Votre tâche ->
Repérez dans les enregistrements chaque ligne où figure le mot « coverall », puis recopiez ces lignes.

----------

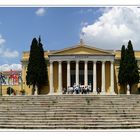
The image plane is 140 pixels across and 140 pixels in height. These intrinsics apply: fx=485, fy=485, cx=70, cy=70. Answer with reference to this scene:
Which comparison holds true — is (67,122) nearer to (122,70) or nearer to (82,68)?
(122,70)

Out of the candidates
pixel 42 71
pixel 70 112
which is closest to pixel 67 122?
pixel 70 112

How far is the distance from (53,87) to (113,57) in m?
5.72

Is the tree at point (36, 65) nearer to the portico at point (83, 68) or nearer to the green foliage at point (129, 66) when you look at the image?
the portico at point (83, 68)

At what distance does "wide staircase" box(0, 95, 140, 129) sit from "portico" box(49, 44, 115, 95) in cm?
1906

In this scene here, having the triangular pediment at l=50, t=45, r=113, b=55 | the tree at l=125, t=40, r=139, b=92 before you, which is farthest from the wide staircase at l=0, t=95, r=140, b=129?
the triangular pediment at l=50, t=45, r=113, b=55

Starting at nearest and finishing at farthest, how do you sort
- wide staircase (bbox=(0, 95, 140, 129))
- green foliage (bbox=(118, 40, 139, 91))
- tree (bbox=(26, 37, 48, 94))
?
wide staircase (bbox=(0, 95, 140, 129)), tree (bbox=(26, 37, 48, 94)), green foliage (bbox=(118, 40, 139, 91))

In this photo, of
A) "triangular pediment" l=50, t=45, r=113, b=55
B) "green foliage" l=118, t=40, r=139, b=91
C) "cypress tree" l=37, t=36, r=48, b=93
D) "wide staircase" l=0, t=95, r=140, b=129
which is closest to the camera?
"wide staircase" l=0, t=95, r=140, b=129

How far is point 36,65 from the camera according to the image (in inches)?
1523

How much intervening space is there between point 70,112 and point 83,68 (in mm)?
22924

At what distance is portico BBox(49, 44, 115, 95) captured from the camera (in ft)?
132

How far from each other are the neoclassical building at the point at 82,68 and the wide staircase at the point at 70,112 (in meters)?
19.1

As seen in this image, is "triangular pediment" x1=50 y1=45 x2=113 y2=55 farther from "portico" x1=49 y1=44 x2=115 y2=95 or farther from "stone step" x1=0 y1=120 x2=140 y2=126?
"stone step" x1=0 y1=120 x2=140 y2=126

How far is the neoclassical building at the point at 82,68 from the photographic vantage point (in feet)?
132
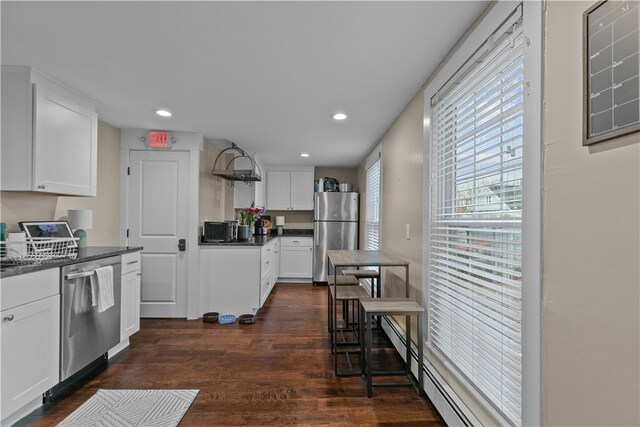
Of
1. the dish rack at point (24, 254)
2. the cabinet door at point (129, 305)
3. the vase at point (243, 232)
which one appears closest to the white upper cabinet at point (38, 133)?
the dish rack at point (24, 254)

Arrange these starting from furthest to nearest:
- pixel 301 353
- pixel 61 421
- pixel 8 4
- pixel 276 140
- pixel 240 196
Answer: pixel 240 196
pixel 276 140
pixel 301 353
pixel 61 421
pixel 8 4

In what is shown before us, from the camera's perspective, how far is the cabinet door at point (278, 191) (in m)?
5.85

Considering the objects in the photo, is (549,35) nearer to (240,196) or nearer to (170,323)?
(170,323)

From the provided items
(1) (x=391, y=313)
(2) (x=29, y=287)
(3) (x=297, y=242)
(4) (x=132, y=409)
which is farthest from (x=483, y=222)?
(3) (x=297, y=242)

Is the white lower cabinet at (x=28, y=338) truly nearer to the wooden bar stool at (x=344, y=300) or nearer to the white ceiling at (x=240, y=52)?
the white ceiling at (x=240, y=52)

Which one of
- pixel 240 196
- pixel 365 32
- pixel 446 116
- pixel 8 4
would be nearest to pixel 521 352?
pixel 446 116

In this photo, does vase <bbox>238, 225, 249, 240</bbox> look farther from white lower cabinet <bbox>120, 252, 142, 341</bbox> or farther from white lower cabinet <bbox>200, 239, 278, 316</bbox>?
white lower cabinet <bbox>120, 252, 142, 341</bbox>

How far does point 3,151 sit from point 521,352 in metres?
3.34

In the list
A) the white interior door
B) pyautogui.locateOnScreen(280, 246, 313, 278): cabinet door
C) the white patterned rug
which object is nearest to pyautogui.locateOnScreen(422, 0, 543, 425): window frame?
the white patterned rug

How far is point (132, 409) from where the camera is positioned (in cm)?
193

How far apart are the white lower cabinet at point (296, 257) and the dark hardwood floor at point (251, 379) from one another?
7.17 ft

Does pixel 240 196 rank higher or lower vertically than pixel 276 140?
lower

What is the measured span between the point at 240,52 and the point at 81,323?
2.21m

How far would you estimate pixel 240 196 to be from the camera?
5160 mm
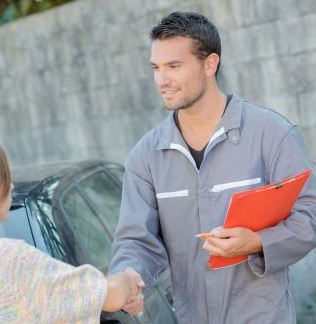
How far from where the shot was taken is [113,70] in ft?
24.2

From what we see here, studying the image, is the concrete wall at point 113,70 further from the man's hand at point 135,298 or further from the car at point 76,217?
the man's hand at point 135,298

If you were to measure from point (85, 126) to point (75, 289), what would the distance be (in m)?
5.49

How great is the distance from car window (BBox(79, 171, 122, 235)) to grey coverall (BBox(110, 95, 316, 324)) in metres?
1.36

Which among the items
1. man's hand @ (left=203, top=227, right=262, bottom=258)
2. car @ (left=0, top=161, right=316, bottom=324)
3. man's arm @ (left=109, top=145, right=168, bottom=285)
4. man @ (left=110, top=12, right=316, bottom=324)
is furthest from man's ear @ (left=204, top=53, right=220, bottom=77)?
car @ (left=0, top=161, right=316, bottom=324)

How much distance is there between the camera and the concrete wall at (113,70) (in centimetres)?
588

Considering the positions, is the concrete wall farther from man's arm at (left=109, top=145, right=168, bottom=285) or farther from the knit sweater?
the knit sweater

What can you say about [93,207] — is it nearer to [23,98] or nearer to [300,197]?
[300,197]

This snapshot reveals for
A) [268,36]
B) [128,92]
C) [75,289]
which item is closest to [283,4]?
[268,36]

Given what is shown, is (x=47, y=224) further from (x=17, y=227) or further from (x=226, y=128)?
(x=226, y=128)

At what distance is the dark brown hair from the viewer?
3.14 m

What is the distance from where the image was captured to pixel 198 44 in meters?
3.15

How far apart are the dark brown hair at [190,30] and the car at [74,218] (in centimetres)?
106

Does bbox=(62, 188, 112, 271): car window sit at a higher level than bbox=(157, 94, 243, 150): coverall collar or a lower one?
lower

----------

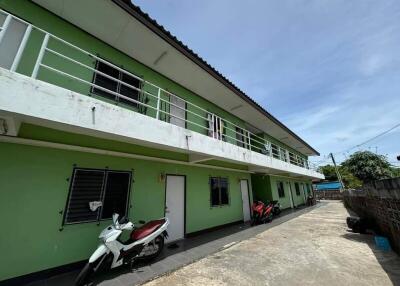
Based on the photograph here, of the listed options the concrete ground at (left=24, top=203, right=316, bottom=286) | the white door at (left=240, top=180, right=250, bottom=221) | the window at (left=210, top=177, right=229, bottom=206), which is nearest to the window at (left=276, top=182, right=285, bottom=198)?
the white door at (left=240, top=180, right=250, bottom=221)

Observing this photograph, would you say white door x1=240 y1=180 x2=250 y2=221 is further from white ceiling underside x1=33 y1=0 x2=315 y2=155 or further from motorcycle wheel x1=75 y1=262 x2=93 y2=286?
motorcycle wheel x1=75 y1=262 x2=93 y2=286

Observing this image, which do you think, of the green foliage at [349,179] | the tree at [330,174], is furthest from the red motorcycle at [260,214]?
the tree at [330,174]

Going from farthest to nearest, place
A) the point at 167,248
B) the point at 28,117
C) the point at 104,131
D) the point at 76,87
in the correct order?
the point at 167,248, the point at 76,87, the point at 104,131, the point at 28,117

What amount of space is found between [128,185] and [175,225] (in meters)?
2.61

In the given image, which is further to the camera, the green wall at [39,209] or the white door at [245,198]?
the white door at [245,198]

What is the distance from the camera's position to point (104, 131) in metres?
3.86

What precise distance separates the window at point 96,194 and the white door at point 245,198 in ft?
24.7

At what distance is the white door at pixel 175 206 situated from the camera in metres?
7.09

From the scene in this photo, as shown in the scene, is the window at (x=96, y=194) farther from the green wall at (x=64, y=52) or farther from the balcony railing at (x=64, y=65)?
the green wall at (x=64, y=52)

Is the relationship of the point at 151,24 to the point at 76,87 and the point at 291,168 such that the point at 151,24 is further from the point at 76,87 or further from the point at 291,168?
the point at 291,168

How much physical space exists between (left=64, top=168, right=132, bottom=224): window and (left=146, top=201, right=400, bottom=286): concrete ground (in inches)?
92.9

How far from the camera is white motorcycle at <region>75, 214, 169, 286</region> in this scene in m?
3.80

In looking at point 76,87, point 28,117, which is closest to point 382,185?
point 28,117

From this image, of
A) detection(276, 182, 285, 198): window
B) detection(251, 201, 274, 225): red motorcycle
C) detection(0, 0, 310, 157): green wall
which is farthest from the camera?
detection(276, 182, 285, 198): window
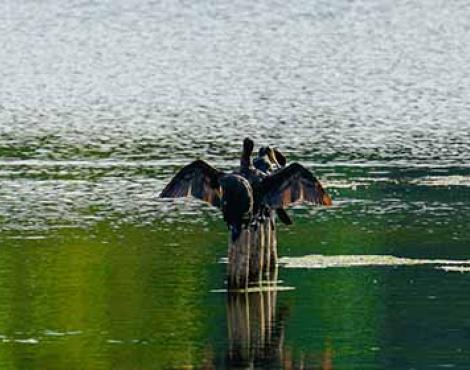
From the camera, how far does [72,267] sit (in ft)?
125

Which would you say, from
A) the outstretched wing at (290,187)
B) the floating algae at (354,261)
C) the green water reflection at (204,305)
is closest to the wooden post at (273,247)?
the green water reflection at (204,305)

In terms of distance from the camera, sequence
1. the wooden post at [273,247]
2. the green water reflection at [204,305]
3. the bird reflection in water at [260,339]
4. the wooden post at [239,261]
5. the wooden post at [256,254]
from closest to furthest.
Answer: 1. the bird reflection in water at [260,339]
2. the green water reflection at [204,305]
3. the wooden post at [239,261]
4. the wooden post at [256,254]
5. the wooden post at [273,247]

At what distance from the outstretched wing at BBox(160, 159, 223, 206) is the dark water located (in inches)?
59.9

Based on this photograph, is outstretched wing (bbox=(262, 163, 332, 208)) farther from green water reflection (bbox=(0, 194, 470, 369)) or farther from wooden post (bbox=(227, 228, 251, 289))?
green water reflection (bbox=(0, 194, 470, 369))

----------

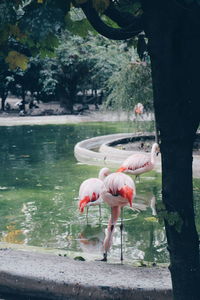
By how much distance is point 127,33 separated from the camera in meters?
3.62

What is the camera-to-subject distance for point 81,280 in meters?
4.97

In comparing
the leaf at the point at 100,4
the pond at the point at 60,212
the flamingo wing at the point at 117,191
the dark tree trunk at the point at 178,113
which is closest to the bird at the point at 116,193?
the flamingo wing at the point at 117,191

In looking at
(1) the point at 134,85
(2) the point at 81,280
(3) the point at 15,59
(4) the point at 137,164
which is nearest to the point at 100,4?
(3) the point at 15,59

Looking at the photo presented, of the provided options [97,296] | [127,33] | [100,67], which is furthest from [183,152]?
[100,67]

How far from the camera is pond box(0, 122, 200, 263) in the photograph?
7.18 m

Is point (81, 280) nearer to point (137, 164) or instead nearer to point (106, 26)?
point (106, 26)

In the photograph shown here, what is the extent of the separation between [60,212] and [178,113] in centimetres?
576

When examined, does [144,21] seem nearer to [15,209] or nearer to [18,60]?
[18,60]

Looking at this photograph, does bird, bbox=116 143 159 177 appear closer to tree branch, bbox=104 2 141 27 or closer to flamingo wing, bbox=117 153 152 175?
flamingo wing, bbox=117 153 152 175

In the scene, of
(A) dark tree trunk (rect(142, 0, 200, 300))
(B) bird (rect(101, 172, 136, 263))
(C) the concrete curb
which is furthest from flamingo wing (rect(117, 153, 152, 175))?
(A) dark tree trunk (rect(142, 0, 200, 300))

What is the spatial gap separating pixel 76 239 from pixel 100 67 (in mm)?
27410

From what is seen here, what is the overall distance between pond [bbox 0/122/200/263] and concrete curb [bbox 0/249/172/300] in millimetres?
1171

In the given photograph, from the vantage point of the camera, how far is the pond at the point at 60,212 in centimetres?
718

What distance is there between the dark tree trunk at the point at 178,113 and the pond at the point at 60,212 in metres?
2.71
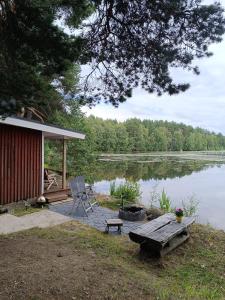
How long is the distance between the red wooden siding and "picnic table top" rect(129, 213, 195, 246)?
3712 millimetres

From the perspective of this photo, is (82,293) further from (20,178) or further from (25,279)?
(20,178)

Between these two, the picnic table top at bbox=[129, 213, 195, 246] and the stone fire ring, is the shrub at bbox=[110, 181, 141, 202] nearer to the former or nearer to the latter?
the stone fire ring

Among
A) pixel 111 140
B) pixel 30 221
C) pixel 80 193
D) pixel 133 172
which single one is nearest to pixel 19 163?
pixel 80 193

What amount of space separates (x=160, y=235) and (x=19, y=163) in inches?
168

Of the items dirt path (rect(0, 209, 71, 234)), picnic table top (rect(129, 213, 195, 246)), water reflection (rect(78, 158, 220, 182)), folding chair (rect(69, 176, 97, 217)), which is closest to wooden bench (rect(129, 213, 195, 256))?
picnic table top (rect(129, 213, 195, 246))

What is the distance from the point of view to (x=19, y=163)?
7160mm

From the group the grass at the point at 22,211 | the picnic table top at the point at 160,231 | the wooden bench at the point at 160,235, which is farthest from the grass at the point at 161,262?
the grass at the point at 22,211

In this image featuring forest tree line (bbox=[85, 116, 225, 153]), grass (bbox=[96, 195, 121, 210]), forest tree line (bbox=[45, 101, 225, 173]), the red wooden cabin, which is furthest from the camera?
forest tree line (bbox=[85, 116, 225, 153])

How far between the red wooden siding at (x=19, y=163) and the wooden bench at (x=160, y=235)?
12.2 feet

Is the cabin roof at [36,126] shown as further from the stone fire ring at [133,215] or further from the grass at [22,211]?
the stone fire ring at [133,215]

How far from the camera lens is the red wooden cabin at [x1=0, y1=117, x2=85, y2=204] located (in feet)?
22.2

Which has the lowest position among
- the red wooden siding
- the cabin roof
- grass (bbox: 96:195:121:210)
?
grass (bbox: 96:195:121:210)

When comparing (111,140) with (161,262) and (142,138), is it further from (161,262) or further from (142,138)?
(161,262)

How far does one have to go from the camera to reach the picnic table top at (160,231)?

----------

Réponse correcte ->
How great is the distance from car window (BBox(79, 171, 122, 235)) to grey coverall (BBox(110, 95, 316, 324)) in metres?
Does bbox=(62, 188, 112, 271): car window sit at a higher level than bbox=(157, 94, 243, 150): coverall collar or a lower one?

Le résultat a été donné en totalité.